Randomly changed or restored values of items

Netglider · December 16, 2021, 1:11pm

Hi,
I’ve been struggling with OH3 instance for several days. I’ve been using OH2 for few years, and few weeks ago as part of migration, I’ve installed OH3 on another systems and started rebuilding my setup from scratch, testing new functionalities etc. Everything was running fine, but at some point some items started to change it’s state “themselves”, randomly, eg. Switches changing state from off to on, numerical values being setpoints also changed. This is all basically logged in events.log as ‘Item xx received command XYZ’. openhab.log provides no logs at that point. Enabling DEBUG logging for everything has not helped so far, as I was not able to catch logs when it happened and they rotated. I may need to hunt for potential errors this way longer.

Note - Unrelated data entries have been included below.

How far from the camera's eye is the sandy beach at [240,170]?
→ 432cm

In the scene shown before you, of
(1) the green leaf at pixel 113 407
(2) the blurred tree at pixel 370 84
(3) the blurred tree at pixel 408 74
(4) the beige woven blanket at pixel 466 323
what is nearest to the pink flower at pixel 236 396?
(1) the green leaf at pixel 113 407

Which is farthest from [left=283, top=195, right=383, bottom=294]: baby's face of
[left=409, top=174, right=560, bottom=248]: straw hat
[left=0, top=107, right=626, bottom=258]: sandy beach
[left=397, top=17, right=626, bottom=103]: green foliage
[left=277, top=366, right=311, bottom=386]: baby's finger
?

It’s starting to drive me crazy, as blinds going up and lights turning at night in uncontrolled manner is not fun. I have a feeling that this is restoring some state, so light always turn on, but I’ve never seen them turn off in uncontrolled manner. This not always same items, but there are items which are somehow repeating. It’s also sending states to group (eg. group of rollershutters which I only use to send command to all rollershutters, and I’m not using state of the group in any way). This can sometimes happen in series, so every few minutes. Sometimes only once. I’ve tried restarting OH3, clearing cache. But from what I’ve red about cache, it should not have anything todo with items states. When restarted OH, if this is happening in series, it stops, but returns in few hours or few days.

I also noticed that after some time of running of OH3, following error appears in the GUI:
SSE subscription failed (503 Service Unavailable): running in fallback mode
But it disappears after reboot, to be back after some time (sometimes hours sometimes days).

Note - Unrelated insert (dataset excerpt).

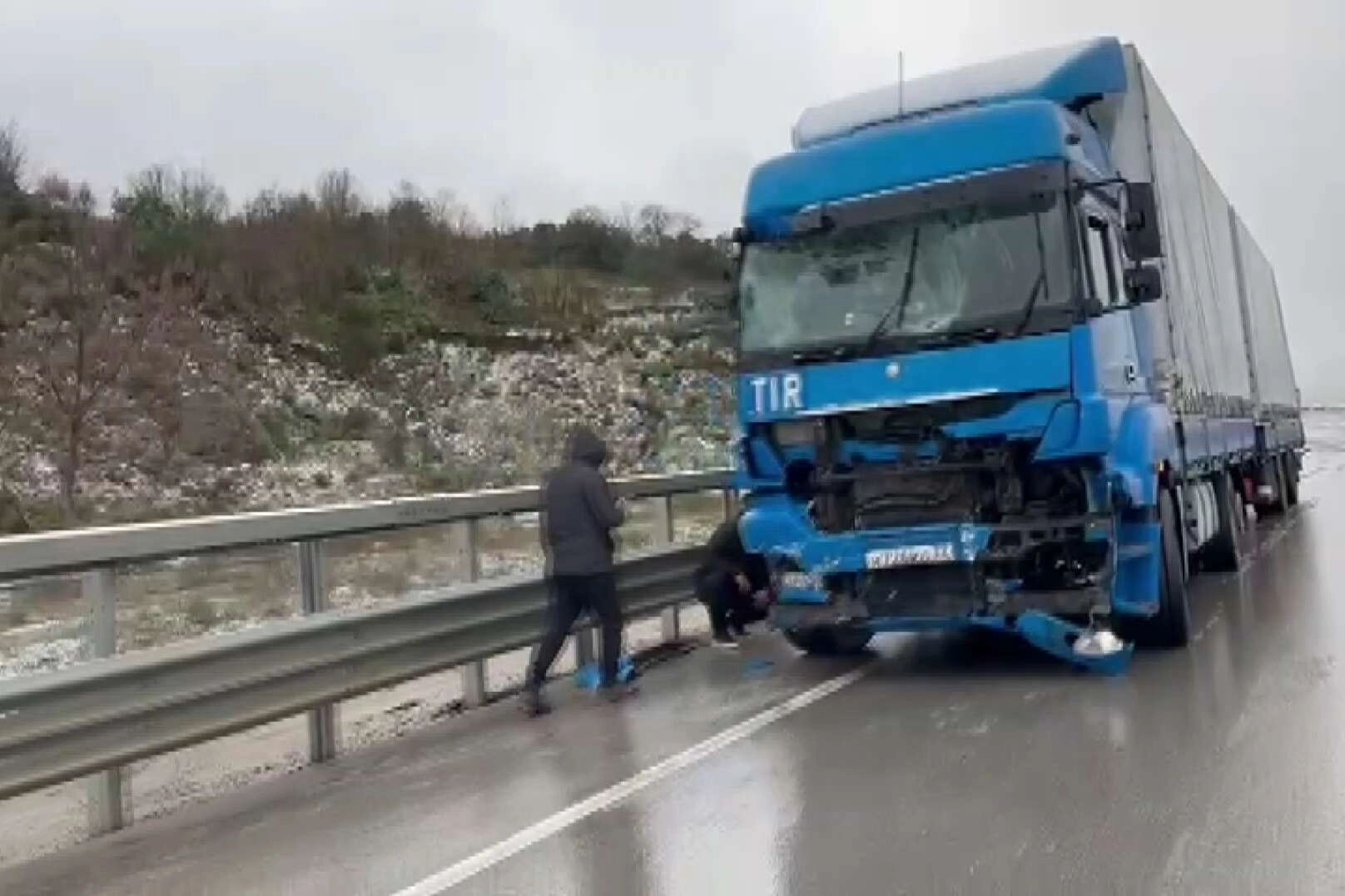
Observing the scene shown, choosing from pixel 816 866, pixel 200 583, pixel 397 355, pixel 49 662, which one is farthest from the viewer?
pixel 397 355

I have a feeling (but I may be wrong) that random state changes happen only when this SSE message is appearing.

I’m somehow running out of the ideas how to trace it. Is there a way to check where does command for an item comes from? Any hints on how to trace it down apart from hunting for DEBUG logs?

Platform information:
- Hardware: Intel x86_64 GNU/Linux, 8GB Ram
- OS: Debian GNU/Linux bookworm/sid (testing)
- Java Runtime Environment: From java -version: openjdk version “11.0.13” 2021-10-19 LTS, OpenJDK Runtime Environment Zulu11.52+13-CA (build 11.0.13+8-LTS), OpenJDK 64-Bit Server VM Zulu11.52+13-CA (build 11.0.13+8-LTS, mixed mode)
- openHAB version: 3.1.0-1

rossko57 · December 16, 2021, 1:29pm

Restoring states does not issue commands. Unless you have rules that would react to state changes by issuing commands - I’d assume that you would recognise the limited Items that might be affected by that.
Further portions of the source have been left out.